After the employee starts he/she employment, an employer is prohibited from asking questions regarding that employee's disability. Under FEHA it is permissible for employers to ask employee applicants questions regarding the disability to aid in providing the accommodation.

From March through June 2003, the California State Bar Committee on Legal Professionals with Disabilities will ask attorneys to complete a confidential online survey to determine disability-related issues in the legal profession. For further information, contact programdevelopment@calbar.ca.gov or call 415-538-2176.

Lorraine Woodwark is a Santa Barbara lawyer who practices both civil and criminal law in the local court system. She also represents pro bono clients in rural areas of the state.

Certification

  • This activity has been approved for Minimum Continuing Legal Education credit by the State Bar of California in the amount of one hour in elimination of bias.

  • The State Bar of California certifies that this activity conforms to the standards for approved education activities prescribed by the rules and regulations of the State Bar of California governing minimum continuing legal education.
  • Self-assessment test

    Answer the following questions after reading the MCLE article on disabilities. Use the answer form provided to send the test, along with a $20 processing fee, to the State Bar. If you do not receive your certificate within four weeks, call 415-538-2504.

    1. The ADA is much broader than the FEHA.


    2. FEHA requires mitigating measures while the ADA does not.

    3. The defenses of undue burden and direct threat are not absolute defenses.

    4. A reasonable accommodation may be granted even if other employees with the same disability do not request that accommodation.

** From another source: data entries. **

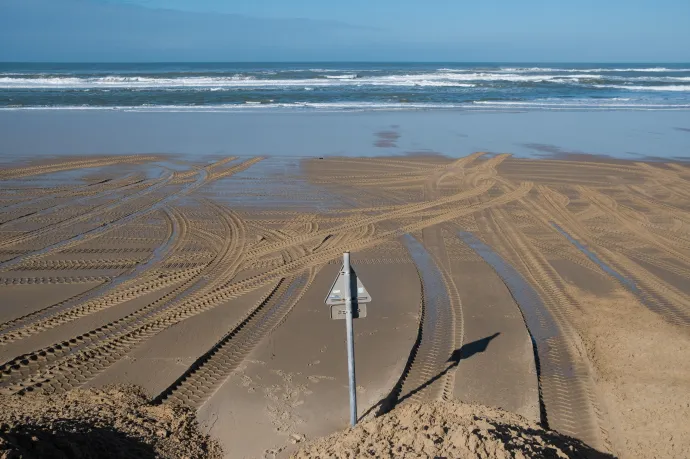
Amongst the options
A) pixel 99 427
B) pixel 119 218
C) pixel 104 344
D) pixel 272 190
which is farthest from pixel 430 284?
pixel 119 218

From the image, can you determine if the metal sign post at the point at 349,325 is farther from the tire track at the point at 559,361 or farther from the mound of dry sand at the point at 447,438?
the tire track at the point at 559,361

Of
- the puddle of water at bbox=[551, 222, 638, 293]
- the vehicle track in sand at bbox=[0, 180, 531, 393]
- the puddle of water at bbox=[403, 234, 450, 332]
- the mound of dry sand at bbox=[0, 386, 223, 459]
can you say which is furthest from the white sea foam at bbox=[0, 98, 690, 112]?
the mound of dry sand at bbox=[0, 386, 223, 459]

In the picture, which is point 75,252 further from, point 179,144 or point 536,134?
point 536,134

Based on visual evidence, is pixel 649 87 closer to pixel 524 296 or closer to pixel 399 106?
pixel 399 106

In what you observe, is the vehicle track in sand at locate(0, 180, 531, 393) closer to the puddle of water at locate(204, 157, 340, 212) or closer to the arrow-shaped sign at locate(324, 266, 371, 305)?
the arrow-shaped sign at locate(324, 266, 371, 305)

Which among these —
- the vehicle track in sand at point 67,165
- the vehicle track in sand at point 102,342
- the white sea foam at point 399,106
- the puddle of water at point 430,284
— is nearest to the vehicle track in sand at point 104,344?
the vehicle track in sand at point 102,342

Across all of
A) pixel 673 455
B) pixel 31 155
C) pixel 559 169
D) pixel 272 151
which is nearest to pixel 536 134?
pixel 559 169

    5. In Toyota v. Williams (2002) 534 U.S. 184, the Supreme Court determined that carpal tunnel syndrome substantially limited a major life activity.

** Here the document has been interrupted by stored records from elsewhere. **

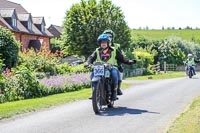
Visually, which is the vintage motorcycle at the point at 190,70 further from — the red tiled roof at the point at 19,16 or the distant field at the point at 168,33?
the distant field at the point at 168,33

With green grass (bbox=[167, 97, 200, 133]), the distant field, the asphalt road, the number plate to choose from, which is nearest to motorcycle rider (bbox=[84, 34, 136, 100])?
the number plate

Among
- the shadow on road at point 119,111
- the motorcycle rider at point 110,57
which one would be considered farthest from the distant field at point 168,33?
the shadow on road at point 119,111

    6. A major difference between the ADA and FEHA is that the ADA requires a disability to substantially limit a major life activity while FEHA does not require the limitation to be substantial.

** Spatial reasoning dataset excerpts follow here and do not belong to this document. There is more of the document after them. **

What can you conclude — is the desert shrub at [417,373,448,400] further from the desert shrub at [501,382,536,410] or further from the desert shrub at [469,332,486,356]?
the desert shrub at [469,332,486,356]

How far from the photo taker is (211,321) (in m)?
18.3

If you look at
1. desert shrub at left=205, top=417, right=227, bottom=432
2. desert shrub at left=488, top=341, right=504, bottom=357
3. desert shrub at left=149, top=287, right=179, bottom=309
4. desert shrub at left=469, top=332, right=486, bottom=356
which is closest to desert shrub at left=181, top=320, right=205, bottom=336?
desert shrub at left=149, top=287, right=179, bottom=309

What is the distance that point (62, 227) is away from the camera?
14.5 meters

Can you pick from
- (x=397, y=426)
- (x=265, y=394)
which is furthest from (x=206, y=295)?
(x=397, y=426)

    7. The ADA defines disability as a physical or medical impairment while California law is much broader.

    8. Both the ADA and FEHA provide that part-time or modified work schedules may be appropriate as reasonable accommodations.

    9. An employer can inquire into a person's disability before, during and after employment.

    10. The ADA bars discrimination against disabled people in employment, public accommodations and public transit, but does little to protect and enforce these rights.

    11. A substantial limitation on a major life activity must not only prevent an individual from performing a task but also prevent them from performing daily tasks such as brushing teeth, preparing meals and dressing.

    12. Under California law, medication that corrects a condition is not taken into consideration when assessing whether an individual has a qualified disability.


    13. . California law requires employers with 15 or more employees and federal law requires employers with five or more employees to provide reasonable accommodations to their employees with disabilities.


    14. The ADA protects a qualified individual with a disability and may also protect those who have either a record of having a disability or are regarded as having a disability.

    15. The ADA does not protect those who are merely associated with an individual who has a disability.

    16. Employers can inquire on job applications whether an applicant requires an accommodation during testing or during the interview process.

    17. If an employee is a direct threat to others or themselves, even with an accommodation, an employer can refuse to hire that person.

    18. Under FEHA, an employee will be considered disabled in the major life activity of working even if his or her impairment impacts only one particular job, as opposed to a class of or a broad range of jobs.

    19. In California, an employer who fails to engage in the interactive process can be sued for violating the law, even if the accommodation would not work.

    20. An employer cannot make a conditional employment offer requiring a medical exam.